Source code for mixinforge.utility_functions.nested_collections_inspector

"""Stack-based traversal and introspection of nested structures.

Provides functions to traverse and extract elements from deeply nested
composite objects including collections, mappings, and custom objects.
"""
from collections import deque, defaultdict, OrderedDict, Counter, ChainMap
from collections.abc import Iterable, Iterator, Mapping, Callable
from types import GetSetDescriptorType, MappingProxyType, UnionType
from typing import Any, Final, Optional, TypeAlias, TypeVar
from itertools import chain
from weakref import WeakKeyDictionary, WeakValueDictionary

from ..utility_functions.atomics_detector import is_atomic_object

T = TypeVar('T')

# Type alias matching isinstance()'s classinfo parameter.
# Supports: single type, tuple of types (recursively), or union types (int | str).
ClassInfo: TypeAlias = type | UnionType | tuple["ClassInfo", ...]

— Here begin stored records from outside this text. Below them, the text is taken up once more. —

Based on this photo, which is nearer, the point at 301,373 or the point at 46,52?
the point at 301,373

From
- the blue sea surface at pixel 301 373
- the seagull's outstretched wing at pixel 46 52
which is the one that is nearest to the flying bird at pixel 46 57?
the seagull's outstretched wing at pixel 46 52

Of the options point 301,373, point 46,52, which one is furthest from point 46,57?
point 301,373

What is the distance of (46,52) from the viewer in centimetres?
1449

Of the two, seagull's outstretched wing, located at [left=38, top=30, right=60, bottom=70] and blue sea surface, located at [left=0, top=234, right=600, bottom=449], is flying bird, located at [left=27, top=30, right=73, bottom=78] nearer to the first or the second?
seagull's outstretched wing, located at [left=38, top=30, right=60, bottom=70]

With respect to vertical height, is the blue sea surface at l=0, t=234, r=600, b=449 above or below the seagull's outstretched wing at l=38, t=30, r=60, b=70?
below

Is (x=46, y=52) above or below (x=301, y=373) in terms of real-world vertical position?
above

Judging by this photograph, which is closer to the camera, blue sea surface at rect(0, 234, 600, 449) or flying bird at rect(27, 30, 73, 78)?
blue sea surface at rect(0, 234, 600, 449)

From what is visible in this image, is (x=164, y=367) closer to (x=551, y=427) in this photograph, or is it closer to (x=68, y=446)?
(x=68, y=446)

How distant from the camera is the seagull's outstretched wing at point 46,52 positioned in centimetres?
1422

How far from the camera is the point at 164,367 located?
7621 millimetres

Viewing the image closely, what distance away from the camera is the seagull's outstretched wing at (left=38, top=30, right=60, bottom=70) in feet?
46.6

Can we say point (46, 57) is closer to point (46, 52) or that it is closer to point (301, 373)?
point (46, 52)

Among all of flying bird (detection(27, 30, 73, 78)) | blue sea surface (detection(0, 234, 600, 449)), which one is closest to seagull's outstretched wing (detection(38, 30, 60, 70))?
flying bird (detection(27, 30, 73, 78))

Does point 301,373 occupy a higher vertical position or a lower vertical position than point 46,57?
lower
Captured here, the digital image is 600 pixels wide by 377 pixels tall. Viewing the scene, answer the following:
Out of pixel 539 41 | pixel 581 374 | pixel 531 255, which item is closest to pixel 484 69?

def _is_valid_classinfo(classinfo: Any) -> bool:
    """Check if classinfo is valid for isinstance().

    Args:
        classinfo: Value to validate.

    Returns:
        True if classinfo is a type, UnionType, or tuple of valid classinfo values.
    """
    if isinstance(classinfo, (type, UnionType)):
        return True
    if isinstance(classinfo, tuple):
        return all(_is_valid_classinfo(item) for item in classinfo)
    return False


# ==============================================================================
# Introspection Helpers
# ==============================================================================

def _get_all_slots(cls: type) -> list[str]:
    """Collect slot names from class hierarchy.

    Args:
        cls: Class to inspect.

    Returns:
        Slot names from all base classes (excluding __dict__, __weakref__).
    """
    slots = []
    seen = set()
    for base_cls in cls.__mro__:
        if hasattr(base_cls, '__slots__'):
            cls_slots = base_cls.__slots__
            if isinstance(cls_slots, str):
                cls_slots = [cls_slots]

            for s in cls_slots:
                if s not in seen and s not in ('__dict__', '__weakref__'):
                    slots.append(s)
                    seen.add(s)
    return slots


def _is_standard_mapping(obj: Any) -> bool:
    """Check if object is a standard mapping type (dict, Counter, etc.)."""
    return type(obj) in {
        dict,
        defaultdict,
        OrderedDict,
        Counter,
        ChainMap,
        WeakKeyDictionary,
        WeakValueDictionary,
        MappingProxyType} or isinstance(obj, defaultdict)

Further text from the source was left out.